Having previously reviewed the nine Conducting Fellows who performed on the EMF student orchestra concerts, I need to catch up on the other works, a pair of concertos and a pair of symphonic pieces that fall loosely into the category of “program music,” music that attempts to describe a non-musical subject or topic. I propose to approach this evening by evening, starting with the Thursday concert, conducted by José-Luis Novo and featuring the excellent violinist and Eastern Music Festival faculty member, Fabián López as soloist in Maurice Ravel’s Tzigane.
Originally written to be accompanied by the piano luthéal, a Belgian invention which converts the sound of a grand piano into a sort of lute or cimbalom, Tzigane (meaning “Gypsy”) is most often heard today with “regular” piano or in the version for orchestra that Ravel created shortly thereafter. The single movement work opens with a long cadenza for solo violin, beginning on the G string alone and then continuing in octaves over the range of the violin. López’s performance was magnificent, from the first note to the spectacular frenetic finale. He has a tone to die for, lush and rich, emanating from a superb instrument. His octaves were impeccably in tune and so sweet sounding!

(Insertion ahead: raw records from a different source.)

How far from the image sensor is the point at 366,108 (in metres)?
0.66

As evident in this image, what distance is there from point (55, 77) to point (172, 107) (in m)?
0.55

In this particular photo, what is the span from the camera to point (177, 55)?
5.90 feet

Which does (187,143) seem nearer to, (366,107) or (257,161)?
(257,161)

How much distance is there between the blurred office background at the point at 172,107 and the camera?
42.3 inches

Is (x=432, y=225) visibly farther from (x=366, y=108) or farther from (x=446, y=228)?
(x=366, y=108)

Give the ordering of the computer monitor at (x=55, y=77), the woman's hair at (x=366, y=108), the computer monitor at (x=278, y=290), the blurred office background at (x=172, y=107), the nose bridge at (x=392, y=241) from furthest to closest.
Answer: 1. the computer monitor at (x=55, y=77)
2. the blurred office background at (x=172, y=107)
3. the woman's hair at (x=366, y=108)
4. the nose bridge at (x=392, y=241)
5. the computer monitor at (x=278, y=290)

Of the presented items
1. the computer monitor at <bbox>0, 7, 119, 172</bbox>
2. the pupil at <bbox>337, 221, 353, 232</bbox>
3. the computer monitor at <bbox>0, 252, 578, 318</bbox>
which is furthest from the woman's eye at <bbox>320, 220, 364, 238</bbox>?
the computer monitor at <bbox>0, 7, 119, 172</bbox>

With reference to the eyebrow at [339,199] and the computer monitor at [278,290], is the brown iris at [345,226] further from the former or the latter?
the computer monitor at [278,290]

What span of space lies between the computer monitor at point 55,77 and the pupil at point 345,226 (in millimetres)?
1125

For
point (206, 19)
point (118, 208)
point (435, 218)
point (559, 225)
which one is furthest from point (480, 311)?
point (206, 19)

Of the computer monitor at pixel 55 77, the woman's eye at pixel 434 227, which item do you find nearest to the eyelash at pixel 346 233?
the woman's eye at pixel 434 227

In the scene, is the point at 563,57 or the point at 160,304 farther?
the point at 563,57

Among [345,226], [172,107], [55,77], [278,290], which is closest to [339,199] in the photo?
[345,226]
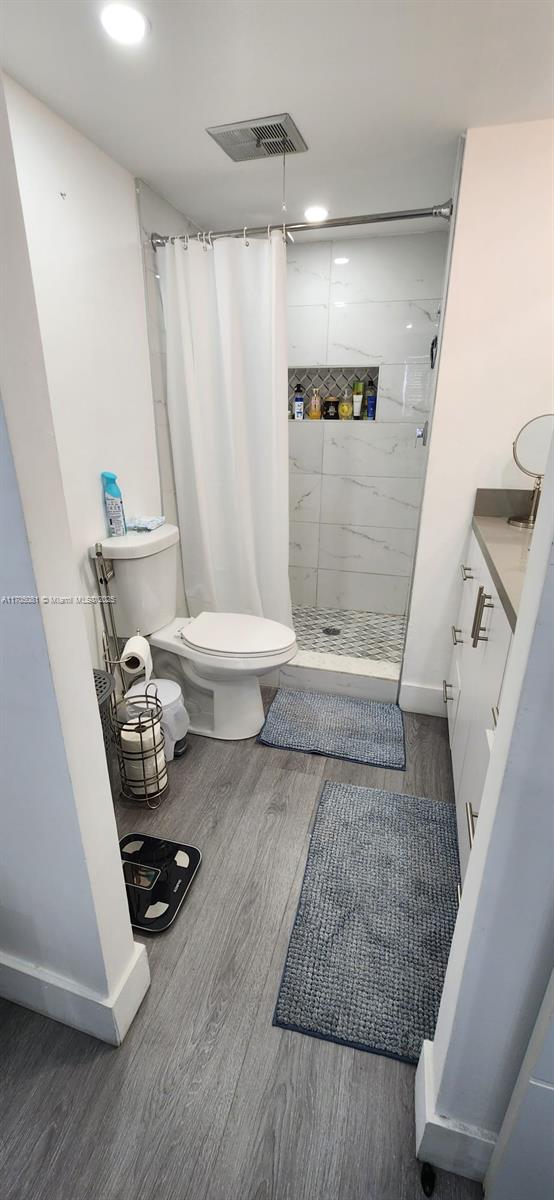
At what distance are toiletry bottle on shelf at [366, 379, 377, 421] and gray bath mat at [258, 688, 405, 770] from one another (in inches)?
62.2

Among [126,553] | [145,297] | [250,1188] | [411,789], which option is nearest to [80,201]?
[145,297]

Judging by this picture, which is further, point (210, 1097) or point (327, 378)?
point (327, 378)

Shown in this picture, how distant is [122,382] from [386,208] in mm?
1407

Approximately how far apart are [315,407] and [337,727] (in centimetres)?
184

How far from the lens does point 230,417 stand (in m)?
2.10

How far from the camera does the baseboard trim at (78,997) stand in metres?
1.04

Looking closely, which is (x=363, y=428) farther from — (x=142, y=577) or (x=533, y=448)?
(x=142, y=577)

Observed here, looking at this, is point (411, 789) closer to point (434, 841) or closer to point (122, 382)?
point (434, 841)

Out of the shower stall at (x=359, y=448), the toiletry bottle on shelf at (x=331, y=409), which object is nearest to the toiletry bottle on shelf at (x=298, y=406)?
the shower stall at (x=359, y=448)

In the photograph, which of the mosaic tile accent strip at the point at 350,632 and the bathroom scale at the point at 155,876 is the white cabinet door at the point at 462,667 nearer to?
the mosaic tile accent strip at the point at 350,632

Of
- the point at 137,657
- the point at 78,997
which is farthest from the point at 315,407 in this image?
the point at 78,997

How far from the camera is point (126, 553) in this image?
1800mm

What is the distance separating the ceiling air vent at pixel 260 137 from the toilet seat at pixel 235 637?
162 cm

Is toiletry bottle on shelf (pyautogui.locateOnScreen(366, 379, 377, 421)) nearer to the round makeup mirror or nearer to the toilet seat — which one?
the round makeup mirror
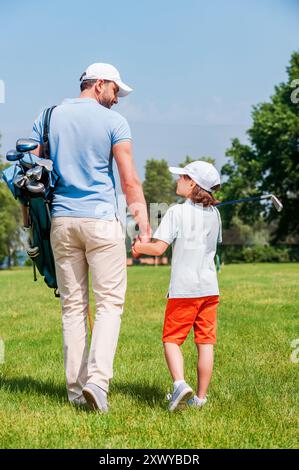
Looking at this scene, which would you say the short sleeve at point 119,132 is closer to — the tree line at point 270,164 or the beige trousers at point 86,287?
the beige trousers at point 86,287

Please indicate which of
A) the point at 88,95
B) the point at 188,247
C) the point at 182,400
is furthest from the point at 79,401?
the point at 88,95

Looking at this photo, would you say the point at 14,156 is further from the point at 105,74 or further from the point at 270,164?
the point at 270,164

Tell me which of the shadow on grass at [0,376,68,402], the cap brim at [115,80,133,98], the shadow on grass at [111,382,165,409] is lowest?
the shadow on grass at [0,376,68,402]

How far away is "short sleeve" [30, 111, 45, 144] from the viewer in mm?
4660

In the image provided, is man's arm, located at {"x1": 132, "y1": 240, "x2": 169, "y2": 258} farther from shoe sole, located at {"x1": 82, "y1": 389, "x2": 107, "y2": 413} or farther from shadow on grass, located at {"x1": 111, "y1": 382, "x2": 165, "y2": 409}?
shadow on grass, located at {"x1": 111, "y1": 382, "x2": 165, "y2": 409}

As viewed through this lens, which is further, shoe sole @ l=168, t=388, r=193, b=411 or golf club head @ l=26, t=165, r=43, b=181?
golf club head @ l=26, t=165, r=43, b=181

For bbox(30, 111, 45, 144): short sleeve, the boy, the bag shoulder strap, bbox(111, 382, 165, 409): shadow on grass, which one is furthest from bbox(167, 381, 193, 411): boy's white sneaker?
bbox(30, 111, 45, 144): short sleeve

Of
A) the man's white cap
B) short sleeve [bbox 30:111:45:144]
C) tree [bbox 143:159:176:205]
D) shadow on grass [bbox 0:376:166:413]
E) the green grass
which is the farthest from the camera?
tree [bbox 143:159:176:205]

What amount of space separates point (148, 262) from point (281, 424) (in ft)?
150

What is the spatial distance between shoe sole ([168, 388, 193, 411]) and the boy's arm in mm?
854

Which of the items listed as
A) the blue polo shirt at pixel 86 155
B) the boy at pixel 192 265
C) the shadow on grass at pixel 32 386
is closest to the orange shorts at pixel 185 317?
the boy at pixel 192 265

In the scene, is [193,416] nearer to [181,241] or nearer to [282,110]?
[181,241]

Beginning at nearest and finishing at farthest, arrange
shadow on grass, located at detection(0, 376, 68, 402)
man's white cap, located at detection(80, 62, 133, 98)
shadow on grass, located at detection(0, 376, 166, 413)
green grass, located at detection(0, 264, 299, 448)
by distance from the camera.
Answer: green grass, located at detection(0, 264, 299, 448) → man's white cap, located at detection(80, 62, 133, 98) → shadow on grass, located at detection(0, 376, 166, 413) → shadow on grass, located at detection(0, 376, 68, 402)

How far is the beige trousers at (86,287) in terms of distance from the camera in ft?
14.7
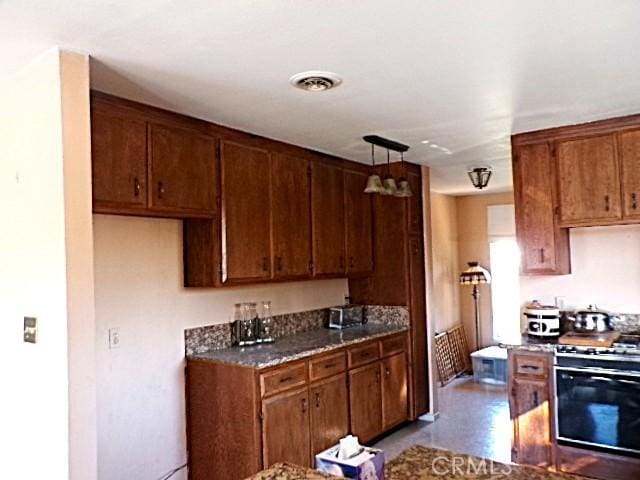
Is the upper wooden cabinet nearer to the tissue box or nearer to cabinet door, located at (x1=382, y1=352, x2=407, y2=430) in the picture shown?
the tissue box

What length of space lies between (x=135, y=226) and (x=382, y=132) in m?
1.72

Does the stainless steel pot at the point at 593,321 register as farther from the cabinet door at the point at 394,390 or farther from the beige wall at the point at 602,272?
the cabinet door at the point at 394,390

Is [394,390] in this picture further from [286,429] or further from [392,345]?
[286,429]

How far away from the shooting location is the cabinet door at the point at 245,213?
133 inches

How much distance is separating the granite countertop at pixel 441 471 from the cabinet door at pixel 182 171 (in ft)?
6.52

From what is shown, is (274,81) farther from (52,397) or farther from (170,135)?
(52,397)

After intermission, Maestro Novo masterfully led the student orchestra through a lovely performance of one of Edward Elgar’s most popular pieces (other than the perennial Pomp and Circumstance March No. 1), the Enigma Variations, a theme with 14 variations, each describing characteristics of his close circle of friends – including Dorabella, whose stutter the woodwinds imitate, Nimrod, the noble friendship of his best friend, and E.D.U., a self-portrait including his catchy four-note whistle signal. The orchestra was great, with rich strings and well-tuned winds. There were a couple of lovely viola solos played by Zaria Graves, 17, from Miami, FL.
The following evening, Friday July 14, the other student orchestra, led by Maestro Grant Cooper, also presented a concerto and a major symphonic work. The concerto features not one but four soloists and bears the title of Sinfonia Concertante in B-flat for Violin, Cello, Oboe, and Bassoon. Mozart had written a pair of sinfonias concertante a dozen years earlier, probably an outgrowth of the Baroque “concerto grosso,” of which Bach’s Brandenburg concerti are clear antecedents. This one is by Haydn.
Our soloists, among the nation’s leading practitioners of their instruments, are principal players in the EMF’s Festival Orchestra. Violin virtuoso Nigel Armstrong has recently joined the faculty and is the associate concertmaster of the Festival Orchestra. He was joined by cellist Neal Cary, oboist Randall Ellis, and bassoonist George Sakakeeny. The four soloists interacted beautifully in this charming work by the mature Haydn, written during his first London visit in 1792. The choice of instruments (two strings and two double-reeds) allows for multiple color combinations – rich, dark oboe and bassoon tones, the bright tenor of the cello, and the clear and clean high tones of the violin. Written in three movements, and structurally more like a concerto than a symphony, the work is full of musical witticisms, cadenzas, and, in the last movements, several declamatory recitatives for the solo violin, elegantly played by Armstrong. Recitatives are traditionally used to describe action in choral music, but Haydn’s use of instrumental recitative points forward to Beethoven’s use in the late quartets and famously in the last movement of the Ninth Symphony. This was a delightful performance that left the audience with smiles on their faces.
After intermission, the stage was filled with a huge orchestra for Richard Strauss’ youthful tone poem Tod und verklärung (Death and Transfiguration), a work whose scenario describes a poor and ailing man who lies dying. The listener follows the man through his suffering and occasional nostalgic memories of better days and his eventual delivery from suffering to redemption and transfiguration, in one of Strauss’ most effective musical climaxes. The orchestra played magnificently although there was a moment when the middle woodwinds appeared to have lost their concentration. Maestro Cooper seems to have a penchant for forward moving tempos that probably suit the restless nature of young musicians; the other most difficult thing to obtain from young orchestras is a long and balanced pianissimo, many examples of which were missing here. The audience signaled its approval with a quick and spontaneous ovation.